# Aufgabe 1
Wer ist laut dem Text über Agroforstsysteme Vorsitzender der AbL Mitteldeutschland?
# Aufgabe 2
Fahre bitte mit dem Text über Agroforstsysteme im Anschluss an seinen letzten Satz fort.

# Textblock

───

Eine „hervorragende Zielsetzungen“ sieht darin Michael Grolm, Vorsitzender der AbL Mitteldeutschland, der sich bei Thüringens Umweltministerin Anja Siegesmund sowie Landwirtschaftsminister Benjamin-Immanuel Hoff für ihr Engagement bedankt. Denn der nach Ansicht der AbL „herausragende Erfolg hätte beinah durch einen dogmatischen Vorstoß aus dem baden-württembergischen Umweltministerium getrübt werden können“. Dieser Vorstoß hatte dazu geführt, dass der Ausschuss für Umwelt, Naturschutz und nukleare Sicherheit des Bundesrates einen Änderungsantrag eingebracht hatte, der unter anderem vorsah, dass nur Agroforstsysteme gefördert werden, die extensiv bewirtschaftet werden, mit einheimischen Gehölzen zu bestocken sind und mit der zuständigen Naturschutzbehörde abgestimmt werden müssen. Für eine Vielzahl von Agroforstsystemen hätte dies nach Ansicht der AbL das vorzeitige Aus bedeutet.

───

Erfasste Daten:

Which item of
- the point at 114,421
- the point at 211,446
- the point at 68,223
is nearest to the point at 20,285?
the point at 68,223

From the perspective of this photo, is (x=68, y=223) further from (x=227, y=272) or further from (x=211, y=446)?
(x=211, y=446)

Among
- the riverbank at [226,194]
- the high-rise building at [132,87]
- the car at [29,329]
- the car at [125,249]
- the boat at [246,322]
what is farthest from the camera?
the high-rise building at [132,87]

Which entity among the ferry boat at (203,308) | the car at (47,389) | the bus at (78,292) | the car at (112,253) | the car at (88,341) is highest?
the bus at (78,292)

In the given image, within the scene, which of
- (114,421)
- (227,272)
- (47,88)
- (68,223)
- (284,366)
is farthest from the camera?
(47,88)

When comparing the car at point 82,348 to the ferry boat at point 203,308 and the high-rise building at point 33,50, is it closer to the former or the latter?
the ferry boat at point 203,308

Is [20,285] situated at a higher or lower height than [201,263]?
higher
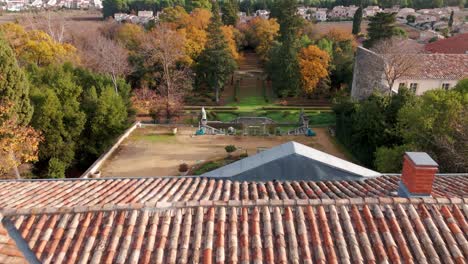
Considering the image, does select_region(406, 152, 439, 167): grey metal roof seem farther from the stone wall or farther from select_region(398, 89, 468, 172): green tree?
the stone wall

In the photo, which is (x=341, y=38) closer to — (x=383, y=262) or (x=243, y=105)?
(x=243, y=105)

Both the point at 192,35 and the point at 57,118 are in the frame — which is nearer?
the point at 57,118

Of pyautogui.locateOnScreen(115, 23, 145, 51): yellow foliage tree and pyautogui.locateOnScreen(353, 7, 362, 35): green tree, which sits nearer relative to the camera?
pyautogui.locateOnScreen(115, 23, 145, 51): yellow foliage tree

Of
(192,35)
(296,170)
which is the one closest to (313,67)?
(192,35)

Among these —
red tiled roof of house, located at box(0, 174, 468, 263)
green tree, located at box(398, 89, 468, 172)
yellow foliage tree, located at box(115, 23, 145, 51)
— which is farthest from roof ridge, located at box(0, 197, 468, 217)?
yellow foliage tree, located at box(115, 23, 145, 51)

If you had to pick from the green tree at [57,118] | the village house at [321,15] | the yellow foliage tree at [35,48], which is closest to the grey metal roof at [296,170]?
the green tree at [57,118]

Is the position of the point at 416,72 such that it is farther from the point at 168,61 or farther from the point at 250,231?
the point at 250,231

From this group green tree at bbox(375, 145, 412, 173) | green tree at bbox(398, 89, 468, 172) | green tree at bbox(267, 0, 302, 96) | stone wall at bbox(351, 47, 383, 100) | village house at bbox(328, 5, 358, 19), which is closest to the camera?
green tree at bbox(398, 89, 468, 172)
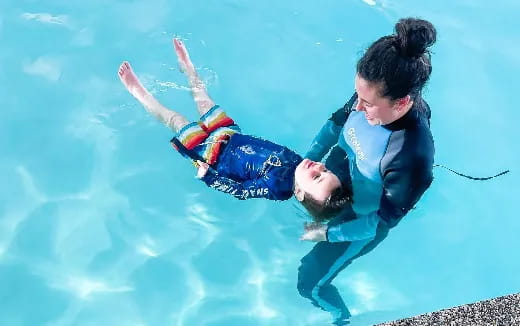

───

# Antwort zur Aufgabe 1
Michael Grolm.

# Antwort zur Aufgabe 2
“Durch eine gemeinsame Kraftanstrengung zahlreicher AbL-Landesverbände und unserem Agroforst-Beauftragten ist es letztendlich gelungen, ein bedrohliches Abdriften dieser Initiative zu verhindern“, erklärt dazu Michael Grolm. Darüber hinaus verdeutliche das Ergebnis im Bundesrat: „Statt dogmatischer Positionen werden vor allem praktikable Lösungsansätze benötigt, die auch die legitimen Interessen unserer Bäuerinnen und Bauern miteinbeziehen. Der Wert und die Bedeutung von Landwirtschaft inklusive der Agroforstwirtschaft darf hierbei nicht grundsätzlich in Frage gestellt werden! Wir setzen vor allem auf einen konstruktiven und kooperativen Dialog zwischen den Landnutzern und dem Naturschutz, damit sich letztendlich nachhaltige und ganzheitliche Lösungsansätze durchsetzen können und nicht ideologisch geprägte Illusionen oder Dogmatismen.“
Als „in mehrfacher Hinsicht richtungsweisend“ bezeichnet Daniel Fischer, der Agroforst-Beauftragte der AbL Mitteldeutschland, die Bundesratsentscheidung: „Zum ersten Mal in der Geschichte der Bundesrepublik spricht sich eine deutliche Ländermehrheit im Bundesrat für eine klare Verankerung der Agroforstwirtschaft im Agrarfördersystem aus und ruft die Bundesregierung nun zum engagierten Handeln auf!“ Und er verweist noch einmal auf den Vorstoß aus Baden-Württemberg, den im Umweltausschuss des Bundesrates kein einziges Bundesland in Frage gestellt hätte. „Erst durch das gemeinsame Agieren mehrerer AbL-Landesverbände konnte diese Gefahr in letzter Minute wirksam abgewendet werden, indem es gelang, die große Mehrheit der Länder kurzfristig umzustimmen“, so Fischer.